Jeff Matchan, the IT director for the L.A. Philharmonic Association, says the wireless access points from Enterasys were installed late last year as part of the overall intranet for the new concert hall, a spectacular edifice designed by architect Frank Gehry.

Matchan said one reason wireless went into the dressing rooms is because the performing artists and accompanying personnel on tour sometimes come in with laptops and want to get access to the Internet as a visitor. The challenge was finding a way their 802.11b-enabled wireless laptops could get to the wider Internet through the concert hall’s intranet but remain restricted from internal computer resources.

“We wanted to give them access to the Internet but not anything else,” says Matchan. “For instance, we didn’t want them to see a server on the network but we did want to pass the Web traffic to them.” The IT department at the Philharmonic also wanted to do this without having to force the visitor to authenticate with a password.

After an evaluation process last year, the L.A. Philharmonic ended up going with a security approach that entails using Enterasys switches that push down a temporary IP address to the wireless laptop when it’s being used near the Enterasys wireless access point. The visitor is allowed on the intranet but only gains use of the concert hall’s Internet access.

The WLAN access for visiting artists has worked well so far, says Matchan, and has been easy to manage.
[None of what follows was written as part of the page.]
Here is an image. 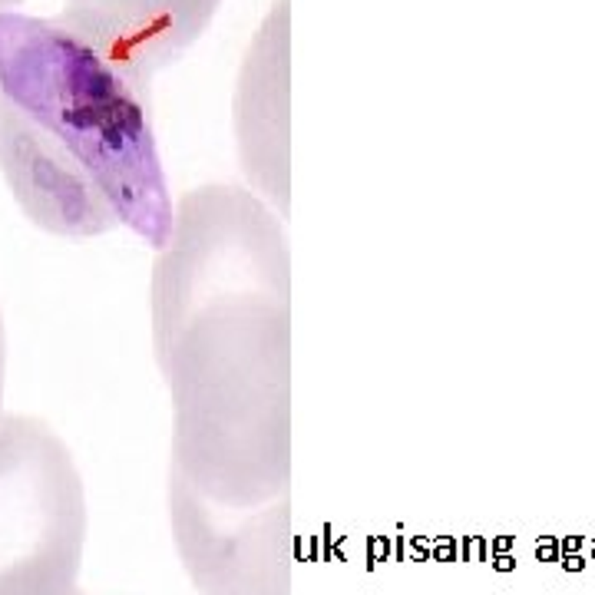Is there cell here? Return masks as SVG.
Instances as JSON below:
<instances>
[{"mask_svg": "<svg viewBox=\"0 0 595 595\" xmlns=\"http://www.w3.org/2000/svg\"><path fill=\"white\" fill-rule=\"evenodd\" d=\"M248 186L175 202L149 278L152 354L172 397V460L199 493L255 506L291 483V242Z\"/></svg>", "mask_w": 595, "mask_h": 595, "instance_id": "cell-1", "label": "cell"}, {"mask_svg": "<svg viewBox=\"0 0 595 595\" xmlns=\"http://www.w3.org/2000/svg\"><path fill=\"white\" fill-rule=\"evenodd\" d=\"M0 175L56 239L172 232L149 80L66 17L0 14Z\"/></svg>", "mask_w": 595, "mask_h": 595, "instance_id": "cell-2", "label": "cell"}, {"mask_svg": "<svg viewBox=\"0 0 595 595\" xmlns=\"http://www.w3.org/2000/svg\"><path fill=\"white\" fill-rule=\"evenodd\" d=\"M86 489L70 446L27 413L0 417V595H70L86 549Z\"/></svg>", "mask_w": 595, "mask_h": 595, "instance_id": "cell-3", "label": "cell"}, {"mask_svg": "<svg viewBox=\"0 0 595 595\" xmlns=\"http://www.w3.org/2000/svg\"><path fill=\"white\" fill-rule=\"evenodd\" d=\"M172 542L199 595H291V502L288 493L235 506L199 493L169 466Z\"/></svg>", "mask_w": 595, "mask_h": 595, "instance_id": "cell-4", "label": "cell"}, {"mask_svg": "<svg viewBox=\"0 0 595 595\" xmlns=\"http://www.w3.org/2000/svg\"><path fill=\"white\" fill-rule=\"evenodd\" d=\"M235 132L248 189L288 219V0L271 7L245 56Z\"/></svg>", "mask_w": 595, "mask_h": 595, "instance_id": "cell-5", "label": "cell"}, {"mask_svg": "<svg viewBox=\"0 0 595 595\" xmlns=\"http://www.w3.org/2000/svg\"><path fill=\"white\" fill-rule=\"evenodd\" d=\"M222 0H63V14L139 76L175 63L205 34Z\"/></svg>", "mask_w": 595, "mask_h": 595, "instance_id": "cell-6", "label": "cell"}, {"mask_svg": "<svg viewBox=\"0 0 595 595\" xmlns=\"http://www.w3.org/2000/svg\"><path fill=\"white\" fill-rule=\"evenodd\" d=\"M3 387H7V324L0 311V407H3Z\"/></svg>", "mask_w": 595, "mask_h": 595, "instance_id": "cell-7", "label": "cell"}, {"mask_svg": "<svg viewBox=\"0 0 595 595\" xmlns=\"http://www.w3.org/2000/svg\"><path fill=\"white\" fill-rule=\"evenodd\" d=\"M17 3H20V0H0V14H10Z\"/></svg>", "mask_w": 595, "mask_h": 595, "instance_id": "cell-8", "label": "cell"}, {"mask_svg": "<svg viewBox=\"0 0 595 595\" xmlns=\"http://www.w3.org/2000/svg\"><path fill=\"white\" fill-rule=\"evenodd\" d=\"M70 595H86V592H80V589H73V592H70Z\"/></svg>", "mask_w": 595, "mask_h": 595, "instance_id": "cell-9", "label": "cell"}]
</instances>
A year ago during the evaluation stage, the L.A. Philharmonic tested similar approaches suggested by Cisco and Hewlett-Packard for restricting WLAN access but felt the administration was a somewhat harder.

The other use of wireless in the concert hall is with ticket scanners, which share information with a server in the box office so that the concert hall can determine if there’s any difference between the number of tickets sold to subscribers with season tickets and the number who show up for each concert.